» **MATERIALS PROVIDED**
____________
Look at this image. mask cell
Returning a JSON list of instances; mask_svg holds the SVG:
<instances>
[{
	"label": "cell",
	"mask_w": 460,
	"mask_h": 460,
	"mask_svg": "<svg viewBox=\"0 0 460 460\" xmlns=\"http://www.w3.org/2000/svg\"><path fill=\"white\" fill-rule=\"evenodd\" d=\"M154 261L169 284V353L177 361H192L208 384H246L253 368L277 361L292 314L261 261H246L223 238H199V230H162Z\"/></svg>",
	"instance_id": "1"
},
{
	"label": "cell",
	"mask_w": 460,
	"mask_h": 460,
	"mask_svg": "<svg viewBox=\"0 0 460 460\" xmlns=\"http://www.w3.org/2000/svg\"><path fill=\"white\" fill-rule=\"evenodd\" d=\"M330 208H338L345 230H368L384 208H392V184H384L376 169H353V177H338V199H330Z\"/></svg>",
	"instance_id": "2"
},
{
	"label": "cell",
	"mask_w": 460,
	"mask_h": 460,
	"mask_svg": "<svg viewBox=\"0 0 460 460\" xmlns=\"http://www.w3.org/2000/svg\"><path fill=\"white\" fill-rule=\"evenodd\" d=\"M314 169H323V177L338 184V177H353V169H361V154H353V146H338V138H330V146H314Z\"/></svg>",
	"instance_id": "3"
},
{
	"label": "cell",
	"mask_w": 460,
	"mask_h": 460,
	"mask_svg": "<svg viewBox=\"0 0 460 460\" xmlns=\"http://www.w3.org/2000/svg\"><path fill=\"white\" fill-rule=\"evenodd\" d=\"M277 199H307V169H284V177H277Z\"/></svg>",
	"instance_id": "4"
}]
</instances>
____________
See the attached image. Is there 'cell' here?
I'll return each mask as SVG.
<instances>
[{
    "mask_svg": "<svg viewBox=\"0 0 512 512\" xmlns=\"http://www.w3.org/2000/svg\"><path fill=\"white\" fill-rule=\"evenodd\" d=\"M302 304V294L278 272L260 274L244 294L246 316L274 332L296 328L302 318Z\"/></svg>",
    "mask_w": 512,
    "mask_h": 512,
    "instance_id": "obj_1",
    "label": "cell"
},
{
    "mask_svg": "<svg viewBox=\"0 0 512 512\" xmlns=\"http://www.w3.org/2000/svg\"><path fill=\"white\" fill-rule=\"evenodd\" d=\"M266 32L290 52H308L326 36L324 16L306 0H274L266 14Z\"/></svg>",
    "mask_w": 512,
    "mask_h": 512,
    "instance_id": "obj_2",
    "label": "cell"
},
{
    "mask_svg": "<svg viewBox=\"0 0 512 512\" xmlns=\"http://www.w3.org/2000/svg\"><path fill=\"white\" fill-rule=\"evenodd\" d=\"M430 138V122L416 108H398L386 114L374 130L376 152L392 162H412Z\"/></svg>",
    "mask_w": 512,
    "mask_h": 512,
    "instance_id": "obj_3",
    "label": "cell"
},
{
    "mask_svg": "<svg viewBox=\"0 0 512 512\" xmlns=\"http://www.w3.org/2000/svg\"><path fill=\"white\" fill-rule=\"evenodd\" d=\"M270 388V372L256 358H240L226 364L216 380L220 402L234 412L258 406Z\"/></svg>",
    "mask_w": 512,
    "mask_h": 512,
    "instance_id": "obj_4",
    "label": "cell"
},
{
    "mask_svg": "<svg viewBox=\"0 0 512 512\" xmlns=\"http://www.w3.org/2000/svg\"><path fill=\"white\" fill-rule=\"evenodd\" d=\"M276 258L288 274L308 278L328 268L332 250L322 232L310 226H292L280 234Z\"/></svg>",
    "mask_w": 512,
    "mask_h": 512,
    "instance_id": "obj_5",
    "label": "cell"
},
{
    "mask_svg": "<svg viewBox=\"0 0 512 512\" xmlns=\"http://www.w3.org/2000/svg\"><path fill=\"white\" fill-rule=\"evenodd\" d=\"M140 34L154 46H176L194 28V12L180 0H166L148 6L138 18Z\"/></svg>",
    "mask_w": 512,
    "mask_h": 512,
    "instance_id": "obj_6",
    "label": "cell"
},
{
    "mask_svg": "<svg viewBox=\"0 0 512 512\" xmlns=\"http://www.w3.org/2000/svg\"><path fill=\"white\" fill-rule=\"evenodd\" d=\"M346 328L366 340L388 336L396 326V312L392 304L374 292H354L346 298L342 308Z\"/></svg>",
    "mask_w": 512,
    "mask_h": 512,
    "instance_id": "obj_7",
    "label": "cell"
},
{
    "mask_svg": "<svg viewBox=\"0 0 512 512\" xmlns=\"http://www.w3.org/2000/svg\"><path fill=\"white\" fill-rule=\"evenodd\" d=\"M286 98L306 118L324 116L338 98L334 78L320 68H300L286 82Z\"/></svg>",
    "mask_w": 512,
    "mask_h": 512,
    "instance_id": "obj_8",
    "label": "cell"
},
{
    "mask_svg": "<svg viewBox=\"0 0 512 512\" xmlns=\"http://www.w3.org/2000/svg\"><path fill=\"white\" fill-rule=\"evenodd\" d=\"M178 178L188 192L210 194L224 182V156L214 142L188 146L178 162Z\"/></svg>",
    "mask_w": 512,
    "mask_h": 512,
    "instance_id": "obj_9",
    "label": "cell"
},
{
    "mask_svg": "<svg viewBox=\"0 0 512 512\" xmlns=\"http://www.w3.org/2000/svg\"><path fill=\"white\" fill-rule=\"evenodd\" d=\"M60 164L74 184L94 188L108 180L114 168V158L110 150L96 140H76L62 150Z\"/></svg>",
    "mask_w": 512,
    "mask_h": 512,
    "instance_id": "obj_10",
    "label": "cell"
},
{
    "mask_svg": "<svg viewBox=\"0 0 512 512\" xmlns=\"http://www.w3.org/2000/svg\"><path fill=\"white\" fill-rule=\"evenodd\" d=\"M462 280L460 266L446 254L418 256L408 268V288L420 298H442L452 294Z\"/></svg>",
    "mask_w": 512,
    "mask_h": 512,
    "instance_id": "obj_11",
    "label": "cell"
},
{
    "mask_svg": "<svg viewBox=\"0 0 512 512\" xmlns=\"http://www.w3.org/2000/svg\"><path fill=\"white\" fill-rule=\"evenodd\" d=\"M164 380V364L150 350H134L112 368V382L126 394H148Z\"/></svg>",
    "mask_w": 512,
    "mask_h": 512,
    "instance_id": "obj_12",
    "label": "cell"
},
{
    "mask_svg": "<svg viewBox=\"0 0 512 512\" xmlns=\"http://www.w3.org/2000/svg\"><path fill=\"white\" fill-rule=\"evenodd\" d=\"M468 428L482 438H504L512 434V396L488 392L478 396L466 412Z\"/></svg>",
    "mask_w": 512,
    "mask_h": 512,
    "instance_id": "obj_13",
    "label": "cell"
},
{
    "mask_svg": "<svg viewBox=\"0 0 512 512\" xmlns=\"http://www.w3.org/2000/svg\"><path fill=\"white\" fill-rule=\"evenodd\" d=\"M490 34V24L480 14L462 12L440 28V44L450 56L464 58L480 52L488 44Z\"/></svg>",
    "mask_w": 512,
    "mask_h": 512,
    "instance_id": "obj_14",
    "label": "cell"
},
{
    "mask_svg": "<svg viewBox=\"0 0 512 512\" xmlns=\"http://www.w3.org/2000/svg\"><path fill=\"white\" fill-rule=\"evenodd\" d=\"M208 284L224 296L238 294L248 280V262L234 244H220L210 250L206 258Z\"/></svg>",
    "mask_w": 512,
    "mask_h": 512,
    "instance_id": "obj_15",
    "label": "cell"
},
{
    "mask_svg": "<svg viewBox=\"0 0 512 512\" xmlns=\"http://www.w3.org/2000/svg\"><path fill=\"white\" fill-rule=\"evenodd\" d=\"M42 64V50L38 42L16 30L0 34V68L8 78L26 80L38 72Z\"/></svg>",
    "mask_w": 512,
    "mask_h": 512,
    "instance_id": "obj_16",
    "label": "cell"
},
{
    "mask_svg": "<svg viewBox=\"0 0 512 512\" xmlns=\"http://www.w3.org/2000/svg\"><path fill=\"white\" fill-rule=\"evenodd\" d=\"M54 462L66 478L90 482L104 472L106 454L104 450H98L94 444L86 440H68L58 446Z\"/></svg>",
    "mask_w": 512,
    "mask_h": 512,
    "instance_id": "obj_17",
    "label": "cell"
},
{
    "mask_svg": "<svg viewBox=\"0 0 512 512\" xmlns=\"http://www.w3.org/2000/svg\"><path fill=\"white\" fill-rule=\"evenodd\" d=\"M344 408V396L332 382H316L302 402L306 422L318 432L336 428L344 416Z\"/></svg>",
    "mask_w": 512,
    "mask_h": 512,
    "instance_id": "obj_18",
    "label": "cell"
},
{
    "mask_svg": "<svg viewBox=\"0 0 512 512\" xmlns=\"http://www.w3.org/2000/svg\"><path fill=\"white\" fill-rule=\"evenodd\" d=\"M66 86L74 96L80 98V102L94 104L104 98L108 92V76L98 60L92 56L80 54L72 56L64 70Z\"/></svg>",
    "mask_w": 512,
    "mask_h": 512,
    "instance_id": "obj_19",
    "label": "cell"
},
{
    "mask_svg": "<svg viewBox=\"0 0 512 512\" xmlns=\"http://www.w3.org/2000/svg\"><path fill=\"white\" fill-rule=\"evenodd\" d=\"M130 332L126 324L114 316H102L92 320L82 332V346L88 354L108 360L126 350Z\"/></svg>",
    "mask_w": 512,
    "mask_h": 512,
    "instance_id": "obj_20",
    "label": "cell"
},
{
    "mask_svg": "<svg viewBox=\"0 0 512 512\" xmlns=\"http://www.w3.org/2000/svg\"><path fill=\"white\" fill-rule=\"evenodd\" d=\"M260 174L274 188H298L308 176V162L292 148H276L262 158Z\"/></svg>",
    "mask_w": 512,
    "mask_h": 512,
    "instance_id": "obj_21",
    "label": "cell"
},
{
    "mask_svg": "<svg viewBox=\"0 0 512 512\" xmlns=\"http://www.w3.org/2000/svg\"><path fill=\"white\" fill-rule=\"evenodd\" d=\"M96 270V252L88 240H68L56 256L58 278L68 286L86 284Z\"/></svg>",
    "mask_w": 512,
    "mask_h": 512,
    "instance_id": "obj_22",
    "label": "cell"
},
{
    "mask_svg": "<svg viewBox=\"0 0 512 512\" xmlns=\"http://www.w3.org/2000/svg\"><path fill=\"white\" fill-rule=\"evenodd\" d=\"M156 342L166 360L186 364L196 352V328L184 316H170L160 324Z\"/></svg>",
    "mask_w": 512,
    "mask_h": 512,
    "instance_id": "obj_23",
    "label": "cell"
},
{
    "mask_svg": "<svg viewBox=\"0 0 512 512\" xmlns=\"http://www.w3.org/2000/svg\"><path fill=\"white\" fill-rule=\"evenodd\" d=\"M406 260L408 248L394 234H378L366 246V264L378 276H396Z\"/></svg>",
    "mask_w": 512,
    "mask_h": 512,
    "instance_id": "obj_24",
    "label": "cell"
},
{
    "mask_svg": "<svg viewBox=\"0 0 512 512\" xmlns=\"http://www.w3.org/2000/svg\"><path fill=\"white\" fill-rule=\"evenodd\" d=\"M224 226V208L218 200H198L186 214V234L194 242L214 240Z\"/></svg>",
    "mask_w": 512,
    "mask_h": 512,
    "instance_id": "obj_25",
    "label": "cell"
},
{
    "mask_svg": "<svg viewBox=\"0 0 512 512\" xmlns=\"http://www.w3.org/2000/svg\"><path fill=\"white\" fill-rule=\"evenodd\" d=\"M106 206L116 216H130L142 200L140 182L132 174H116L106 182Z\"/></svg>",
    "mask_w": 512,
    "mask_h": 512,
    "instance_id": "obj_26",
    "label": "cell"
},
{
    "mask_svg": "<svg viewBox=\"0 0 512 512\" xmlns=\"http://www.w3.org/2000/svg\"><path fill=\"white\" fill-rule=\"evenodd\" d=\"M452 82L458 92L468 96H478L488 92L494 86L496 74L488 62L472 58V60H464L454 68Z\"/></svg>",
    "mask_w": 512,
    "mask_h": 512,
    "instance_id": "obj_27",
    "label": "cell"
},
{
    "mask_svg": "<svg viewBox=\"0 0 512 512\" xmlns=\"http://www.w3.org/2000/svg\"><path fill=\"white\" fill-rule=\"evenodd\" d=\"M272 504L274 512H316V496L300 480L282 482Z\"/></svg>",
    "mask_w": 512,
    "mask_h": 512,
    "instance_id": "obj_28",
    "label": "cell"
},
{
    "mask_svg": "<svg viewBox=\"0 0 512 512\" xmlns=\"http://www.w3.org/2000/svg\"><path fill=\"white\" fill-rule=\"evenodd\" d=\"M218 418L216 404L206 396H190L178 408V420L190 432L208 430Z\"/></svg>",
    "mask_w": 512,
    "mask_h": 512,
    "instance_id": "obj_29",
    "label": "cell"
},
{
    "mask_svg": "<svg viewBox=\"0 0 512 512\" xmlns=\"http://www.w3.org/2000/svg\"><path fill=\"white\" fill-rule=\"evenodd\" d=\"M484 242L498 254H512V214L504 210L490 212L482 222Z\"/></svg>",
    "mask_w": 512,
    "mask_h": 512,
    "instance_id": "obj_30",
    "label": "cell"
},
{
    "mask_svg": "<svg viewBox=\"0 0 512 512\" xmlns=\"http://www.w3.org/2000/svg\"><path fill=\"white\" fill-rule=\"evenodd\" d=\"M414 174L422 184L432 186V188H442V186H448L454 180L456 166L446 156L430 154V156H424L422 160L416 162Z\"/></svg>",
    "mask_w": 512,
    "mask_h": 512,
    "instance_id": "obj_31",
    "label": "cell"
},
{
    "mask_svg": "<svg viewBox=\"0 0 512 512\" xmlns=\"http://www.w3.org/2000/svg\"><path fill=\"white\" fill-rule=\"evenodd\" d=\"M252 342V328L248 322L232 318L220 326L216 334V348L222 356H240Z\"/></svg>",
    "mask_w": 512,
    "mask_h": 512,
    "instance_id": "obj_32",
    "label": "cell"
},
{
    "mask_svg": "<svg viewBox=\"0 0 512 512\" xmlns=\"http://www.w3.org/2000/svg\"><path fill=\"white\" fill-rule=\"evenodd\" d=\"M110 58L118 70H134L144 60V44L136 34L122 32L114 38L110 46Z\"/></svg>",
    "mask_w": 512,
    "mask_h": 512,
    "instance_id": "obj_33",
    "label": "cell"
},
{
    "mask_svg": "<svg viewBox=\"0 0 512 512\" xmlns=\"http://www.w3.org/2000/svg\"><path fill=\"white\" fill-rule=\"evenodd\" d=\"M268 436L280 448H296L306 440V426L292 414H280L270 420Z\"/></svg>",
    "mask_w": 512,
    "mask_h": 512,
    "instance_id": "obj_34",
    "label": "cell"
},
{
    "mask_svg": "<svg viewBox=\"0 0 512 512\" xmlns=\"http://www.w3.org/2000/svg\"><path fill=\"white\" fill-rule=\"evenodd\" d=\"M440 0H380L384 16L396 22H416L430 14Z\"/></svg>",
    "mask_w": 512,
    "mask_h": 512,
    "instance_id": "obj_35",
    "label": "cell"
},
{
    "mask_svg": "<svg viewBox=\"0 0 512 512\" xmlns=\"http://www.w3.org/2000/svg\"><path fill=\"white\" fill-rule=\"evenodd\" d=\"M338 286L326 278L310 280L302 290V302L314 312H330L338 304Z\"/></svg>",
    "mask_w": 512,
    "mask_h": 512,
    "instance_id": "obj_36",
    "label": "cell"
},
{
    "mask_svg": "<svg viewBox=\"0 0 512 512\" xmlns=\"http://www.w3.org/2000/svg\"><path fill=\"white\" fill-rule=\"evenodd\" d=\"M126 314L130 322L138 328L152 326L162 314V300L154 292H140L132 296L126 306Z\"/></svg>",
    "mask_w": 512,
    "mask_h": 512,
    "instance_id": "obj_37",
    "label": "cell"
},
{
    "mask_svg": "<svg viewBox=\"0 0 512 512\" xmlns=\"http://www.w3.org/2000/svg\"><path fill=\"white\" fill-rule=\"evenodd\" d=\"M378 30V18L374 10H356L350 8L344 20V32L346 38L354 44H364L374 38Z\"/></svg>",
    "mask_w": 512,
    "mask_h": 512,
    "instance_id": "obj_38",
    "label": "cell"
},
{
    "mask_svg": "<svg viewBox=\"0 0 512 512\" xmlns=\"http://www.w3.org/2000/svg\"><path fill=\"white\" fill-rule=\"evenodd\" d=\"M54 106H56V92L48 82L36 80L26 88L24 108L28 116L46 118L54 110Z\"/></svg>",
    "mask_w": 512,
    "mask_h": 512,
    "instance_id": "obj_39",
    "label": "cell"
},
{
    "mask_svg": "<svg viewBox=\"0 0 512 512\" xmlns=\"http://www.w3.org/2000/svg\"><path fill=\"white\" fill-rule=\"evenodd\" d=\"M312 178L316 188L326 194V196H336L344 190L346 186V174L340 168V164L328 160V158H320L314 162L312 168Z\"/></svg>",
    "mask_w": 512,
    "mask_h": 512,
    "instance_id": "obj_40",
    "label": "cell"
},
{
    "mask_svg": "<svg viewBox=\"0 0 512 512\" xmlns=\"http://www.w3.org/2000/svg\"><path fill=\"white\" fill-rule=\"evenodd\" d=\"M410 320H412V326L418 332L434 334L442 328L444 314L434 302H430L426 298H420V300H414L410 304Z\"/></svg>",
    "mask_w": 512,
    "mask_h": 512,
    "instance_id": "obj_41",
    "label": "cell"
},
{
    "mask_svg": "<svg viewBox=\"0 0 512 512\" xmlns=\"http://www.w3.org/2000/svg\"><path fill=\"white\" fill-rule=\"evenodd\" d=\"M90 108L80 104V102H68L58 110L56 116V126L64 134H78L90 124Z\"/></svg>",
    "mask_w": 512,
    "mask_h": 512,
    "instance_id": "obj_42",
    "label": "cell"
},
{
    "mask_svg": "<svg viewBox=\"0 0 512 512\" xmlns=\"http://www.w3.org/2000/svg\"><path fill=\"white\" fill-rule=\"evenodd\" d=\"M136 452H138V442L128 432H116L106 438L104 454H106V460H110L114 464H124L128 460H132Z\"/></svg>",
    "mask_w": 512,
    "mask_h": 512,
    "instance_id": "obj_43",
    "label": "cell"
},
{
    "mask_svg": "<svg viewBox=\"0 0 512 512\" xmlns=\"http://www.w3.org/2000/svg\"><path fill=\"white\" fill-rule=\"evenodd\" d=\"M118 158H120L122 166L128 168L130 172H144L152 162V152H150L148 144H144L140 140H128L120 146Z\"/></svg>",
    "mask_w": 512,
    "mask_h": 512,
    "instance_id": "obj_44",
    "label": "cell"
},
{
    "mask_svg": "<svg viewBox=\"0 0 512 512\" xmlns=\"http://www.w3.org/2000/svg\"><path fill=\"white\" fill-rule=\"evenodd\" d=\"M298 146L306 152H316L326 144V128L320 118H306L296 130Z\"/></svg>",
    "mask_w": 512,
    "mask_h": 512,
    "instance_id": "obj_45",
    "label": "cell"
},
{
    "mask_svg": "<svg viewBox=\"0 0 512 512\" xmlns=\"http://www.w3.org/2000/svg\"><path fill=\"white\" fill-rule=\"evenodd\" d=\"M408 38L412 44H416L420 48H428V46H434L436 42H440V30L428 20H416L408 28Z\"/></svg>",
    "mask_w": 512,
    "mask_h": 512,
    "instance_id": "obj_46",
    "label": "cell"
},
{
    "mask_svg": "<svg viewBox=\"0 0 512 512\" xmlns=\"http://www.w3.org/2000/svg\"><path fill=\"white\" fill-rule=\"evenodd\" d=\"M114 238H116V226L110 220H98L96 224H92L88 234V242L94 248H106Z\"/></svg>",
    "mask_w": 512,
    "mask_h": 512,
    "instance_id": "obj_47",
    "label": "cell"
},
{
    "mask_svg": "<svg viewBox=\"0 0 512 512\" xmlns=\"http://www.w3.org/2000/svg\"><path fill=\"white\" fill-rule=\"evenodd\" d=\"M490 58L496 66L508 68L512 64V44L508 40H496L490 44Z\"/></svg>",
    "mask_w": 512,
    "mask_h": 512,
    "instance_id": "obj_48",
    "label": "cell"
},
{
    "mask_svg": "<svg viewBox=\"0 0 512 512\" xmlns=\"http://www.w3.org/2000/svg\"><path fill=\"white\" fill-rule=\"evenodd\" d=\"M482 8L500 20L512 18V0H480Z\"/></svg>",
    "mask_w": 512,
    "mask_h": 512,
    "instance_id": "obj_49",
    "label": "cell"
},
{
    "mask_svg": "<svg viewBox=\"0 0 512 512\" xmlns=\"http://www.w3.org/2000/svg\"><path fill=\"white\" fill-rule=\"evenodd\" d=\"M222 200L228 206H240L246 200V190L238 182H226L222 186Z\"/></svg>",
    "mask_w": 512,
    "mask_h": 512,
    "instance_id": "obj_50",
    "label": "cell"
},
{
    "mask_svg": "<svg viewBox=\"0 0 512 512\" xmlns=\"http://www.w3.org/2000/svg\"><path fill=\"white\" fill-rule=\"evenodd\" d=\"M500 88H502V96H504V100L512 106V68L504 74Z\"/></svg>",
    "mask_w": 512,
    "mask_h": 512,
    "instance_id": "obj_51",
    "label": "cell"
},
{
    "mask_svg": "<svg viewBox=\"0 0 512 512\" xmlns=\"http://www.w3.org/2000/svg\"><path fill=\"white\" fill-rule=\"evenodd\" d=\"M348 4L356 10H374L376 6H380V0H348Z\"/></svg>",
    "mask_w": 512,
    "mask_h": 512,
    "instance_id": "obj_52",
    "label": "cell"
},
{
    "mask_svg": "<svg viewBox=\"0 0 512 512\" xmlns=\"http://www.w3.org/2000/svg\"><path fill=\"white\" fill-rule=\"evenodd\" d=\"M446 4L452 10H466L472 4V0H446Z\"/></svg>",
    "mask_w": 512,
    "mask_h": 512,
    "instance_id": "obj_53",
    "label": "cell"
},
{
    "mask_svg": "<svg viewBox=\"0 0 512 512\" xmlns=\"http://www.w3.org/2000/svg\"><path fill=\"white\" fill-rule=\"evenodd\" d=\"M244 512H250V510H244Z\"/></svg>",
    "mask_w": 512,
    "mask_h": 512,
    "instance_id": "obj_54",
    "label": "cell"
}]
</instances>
____________
» **WORK TO DO**
Find each line in the items above that contains the word "image" and copy those lines out in full.

» **EXERCISE SOLUTION**
Look at this image. mask cell
See the attached image. Is there 'cell' here?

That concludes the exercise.